Denstaedt v. the State

764 S.E.2d 565, 329 Ga. App. 233
CourtCourt of Appeals of Georgia
DecidedOctober 9, 2014
DocketA14A0858
StatusPublished

This text of 764 S.E.2d 565 (Denstaedt v. the State) is published on Counsel Stack Legal Research, covering Court of Appeals of Georgia primary law. Counsel Stack provides free access to over 12 million legal documents including statutes, case law, regulations, and constitutions.

Bluebook
Denstaedt v. the State, 764 S.E.2d 565, 329 Ga. App. 233 (Ga. Ct. App. 2014).

Opinions

ANDREWS, Presiding Judge.

Following a jury trial, Matthew Denstaedt was convicted of driving under the influence of alcohol with an alcohol concentration of 0.08 grams or more (OCGA § 40-6-391 (a) (5)) and acquitted of speeding (OCGA § 40-6-181) and driving under the influence of alcohol to the extent that it was less safe to drive (OCGA § 40-6-391 (a) (1)). Denstaedt appeals from the denial of his motion for a new trial, arguing that he received ineffective assistance from his trial counsel [234]*234because she failed to admit into evidence at trial print cards generated during a quarterly inspection of the Intoxilyzer 5000 used to test his alcohol concentration. Denstaedt cannot establish prejudice resulting from his trial counsel’s alleged deficient performance, and we therefore affirm.

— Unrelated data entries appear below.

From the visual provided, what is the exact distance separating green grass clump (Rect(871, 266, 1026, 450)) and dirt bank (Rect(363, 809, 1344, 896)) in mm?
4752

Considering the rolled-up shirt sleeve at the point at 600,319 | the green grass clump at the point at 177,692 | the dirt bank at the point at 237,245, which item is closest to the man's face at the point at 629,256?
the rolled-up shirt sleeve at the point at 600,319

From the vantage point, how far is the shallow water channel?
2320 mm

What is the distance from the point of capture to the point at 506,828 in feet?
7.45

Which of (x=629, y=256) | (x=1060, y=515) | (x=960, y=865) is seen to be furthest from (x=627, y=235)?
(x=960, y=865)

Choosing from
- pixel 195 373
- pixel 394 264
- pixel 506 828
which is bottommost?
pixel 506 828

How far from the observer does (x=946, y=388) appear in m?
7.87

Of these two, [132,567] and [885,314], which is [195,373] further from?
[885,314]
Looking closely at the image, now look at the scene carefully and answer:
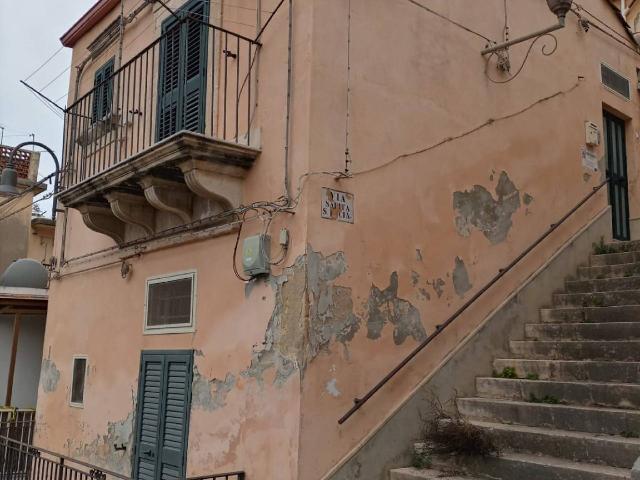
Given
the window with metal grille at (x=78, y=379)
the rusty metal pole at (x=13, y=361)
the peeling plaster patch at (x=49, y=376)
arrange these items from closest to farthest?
the window with metal grille at (x=78, y=379) → the peeling plaster patch at (x=49, y=376) → the rusty metal pole at (x=13, y=361)

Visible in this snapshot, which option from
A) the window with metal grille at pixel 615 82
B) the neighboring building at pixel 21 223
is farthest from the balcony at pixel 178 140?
the neighboring building at pixel 21 223

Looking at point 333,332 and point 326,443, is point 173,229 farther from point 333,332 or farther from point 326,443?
point 326,443

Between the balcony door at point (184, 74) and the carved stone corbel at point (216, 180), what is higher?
the balcony door at point (184, 74)

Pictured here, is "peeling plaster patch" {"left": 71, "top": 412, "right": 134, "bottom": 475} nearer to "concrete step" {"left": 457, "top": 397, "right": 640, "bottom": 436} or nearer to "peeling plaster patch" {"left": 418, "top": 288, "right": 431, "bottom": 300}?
"peeling plaster patch" {"left": 418, "top": 288, "right": 431, "bottom": 300}

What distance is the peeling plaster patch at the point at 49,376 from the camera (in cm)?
907

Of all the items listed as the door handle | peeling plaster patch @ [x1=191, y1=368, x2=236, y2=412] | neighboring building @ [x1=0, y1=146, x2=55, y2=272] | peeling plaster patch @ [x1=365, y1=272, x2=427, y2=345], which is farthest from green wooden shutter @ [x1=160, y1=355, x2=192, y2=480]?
neighboring building @ [x1=0, y1=146, x2=55, y2=272]

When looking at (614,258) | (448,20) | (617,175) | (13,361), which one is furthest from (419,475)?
(13,361)

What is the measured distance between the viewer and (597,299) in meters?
7.09

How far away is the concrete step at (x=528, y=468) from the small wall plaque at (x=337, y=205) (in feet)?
7.45

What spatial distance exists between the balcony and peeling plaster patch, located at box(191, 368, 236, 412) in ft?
5.35

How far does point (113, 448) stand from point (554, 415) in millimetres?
4887

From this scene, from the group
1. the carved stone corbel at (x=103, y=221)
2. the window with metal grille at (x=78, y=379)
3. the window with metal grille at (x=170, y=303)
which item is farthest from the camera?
the window with metal grille at (x=78, y=379)

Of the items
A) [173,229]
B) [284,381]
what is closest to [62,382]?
[173,229]

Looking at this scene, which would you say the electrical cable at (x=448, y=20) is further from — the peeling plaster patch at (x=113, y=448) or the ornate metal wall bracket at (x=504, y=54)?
the peeling plaster patch at (x=113, y=448)
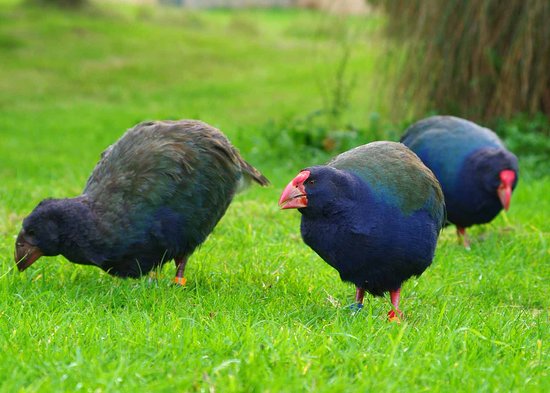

Viewed in the light most favorable to the jury’s verdict, Maloney v. State, 317 Ga. App. 460 (731 SE2d 133) (2012), the evidence at trial showed that at approximately 2:24 a.m. on February 6, 2011, a City of Duluth police officer conducted a traffic stop after the officer saw Denstaedt driving a car at a high rate of speed as Denstaedt turned onto Georgia Highway 120 from Peachtree Industrial Boulevard. The officer approached the vehicle, and as he advised Denstaedt of the reason for the stop, the officer noticed that Denstaedt was fumbling with his wallet. The officer immediately noticed an overwhelming odor of alcoholic beverage coming from the vehicle. When the officer asked Denstaedt about his consumption of alcohol, Denstaedt admitted to consuming three beers. The officer also observed that Denstaedt’s speech was slurred and that his eyes were red and watery.

Denstaedt agreed to submit to standardized field sobriety evaluations, exited his car, and walked to the rear of the vehicle. The officer performed the horizontal gaze nystagmus (HGN), the walk and turn, and one-leg stand evaluations. The officer observed six out of six clues on the HGN evaluation, one of eight clues on the walk and turn, and no clues on the one-leg stand. The officer testified that, based on his experience, six out of six clues on the HGN evaluation means that an individual is a less safe driver due to alcohol and over the per se legal limit.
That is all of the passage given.